--- TRECHO DA CARTA ---
Minha irmã,
Sim!
Deixe que eu te chame de irmã... Sei que por aqui o colonialismo, a branquitude
e o racismo nos ensinaram que irmãs são apenas aquelas que partilham o mesmo
sangue... Como são limitados em se afetar... Não importa! Sei também, que na nossa
tradição de África, as irmãs se constroem pelos afetos que se criam no dia a
dia de sua comunidade. Mais que isso, sei que os laços que nos trazem nesse
longo caminho de “passos que vêm de longe” nos fazem irmãs pelo pé fincado
nessa diáspora tão dolorosa ainda... Dor e resistência nos unem. Então, te
chamo irmã porque nos fazemos irmãs. Pela dor. Pelo caminho. Pela luta!
Mataram
uma de nós. Tantas de nós.
Quis
falar com você, minha irmã, logo que fiquei sabendo da morte de Marielle...
Mas, confesso: Eu quis sumir. O susto, a
dor e a indignação acabaram me deixando sem palavras... Não sem voz!
Nunca sem voz! A prática de nos silenciarem acabou por nos ensinar a força que
tem nosso grito... Então, eu quis gritar... Quis gritar por Marielle, quis
gritar por Cláudia, quis gritar por tantas de nós sendo mortas de morte matada
e morte morrida... Sim irmã! Aprendi, que a morte morrida anunciada por nossas
ancestrais é essa aí que nos matam sem que atirem em nós...
Nos
matam pela falta de cuidado, nos matam pela privação direitos. Nos morrem pela
invisilibilidade que dia a dia caminha conosco, irmã... Independente do lugar
que ocupamos... Ali está ela nos escondendo do mundo.Pareada. Firme. Decidida.
Querem nos apagar, irmã... Dia e noite. Noite e dia. Todo dia. O tempo todo.
Saiba. Mais que ela, eu caminho com você. Eu vejo você. Somos mais que uma!
Mataram
uma de nós. Tantas de nós.
Quis
te escrever, minha irmã, porque sei que você está cansada... Sei que aí na sua
garganta tem um grito preso que não se solta se você gritar... Sei que você
está exausta... Sei que seu peito aperta como se alguém espremesse sua alma. E
sei, minha irmã, que você sabe, que mesmo tendo tanto incômodo morando no
corpo, você não pode desistir... Eu sei... Nem esse direito existe para nós...
Ser mulher preta é ter pela vida à fora a imposição da luta... Você não luta
apenas porque escolheu lutar, irmã. Você luta porque do contrário não lhe
permitem viver...
--- DADOS FORNECIDOS ---
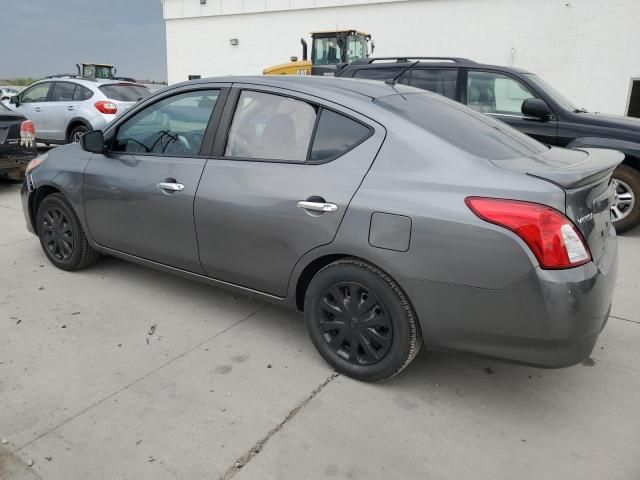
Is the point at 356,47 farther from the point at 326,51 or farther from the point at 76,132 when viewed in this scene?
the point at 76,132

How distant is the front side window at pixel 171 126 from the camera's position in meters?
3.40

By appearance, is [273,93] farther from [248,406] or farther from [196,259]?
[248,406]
---
--- DADOS FORNECIDOS ---
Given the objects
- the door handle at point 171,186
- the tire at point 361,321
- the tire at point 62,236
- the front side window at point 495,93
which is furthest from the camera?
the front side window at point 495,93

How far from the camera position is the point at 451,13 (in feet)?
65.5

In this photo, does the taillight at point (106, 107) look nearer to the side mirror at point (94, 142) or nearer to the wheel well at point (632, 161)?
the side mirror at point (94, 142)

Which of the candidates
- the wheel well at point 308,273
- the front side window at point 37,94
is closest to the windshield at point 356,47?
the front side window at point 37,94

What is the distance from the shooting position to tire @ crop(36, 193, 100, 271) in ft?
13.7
---
▸ **INSTRUÇÕES DA TAREFA**: Extraia da carta à irmã, sem nenhuma alteração, tudo desde "Nunca sem voz!" até "mais que uma!".

▸ **RESPOSTA DO EXERCÍCIO**:
Nunca sem voz! A prática de nos silenciarem acabou por nos ensinar a força que
tem nosso grito... Então, eu quis gritar... Quis gritar por Marielle, quis
gritar por Cláudia, quis gritar por tantas de nós sendo mortas de morte matada
e morte morrida... Sim irmã! Aprendi, que a morte morrida anunciada por nossas
ancestrais é essa aí que nos matam sem que atirem em nós...
Nos
matam pela falta de cuidado, nos matam pela privação direitos. Nos morrem pela
invisilibilidade que dia a dia caminha conosco, irmã... Independente do lugar
que ocupamos... Ali está ela nos escondendo do mundo.Pareada. Firme. Decidida.
Querem nos apagar, irmã... Dia e noite. Noite e dia. Todo dia. O tempo todo.
Saiba. Mais que ela, eu caminho com você. Eu vejo você. Somos mais que uma!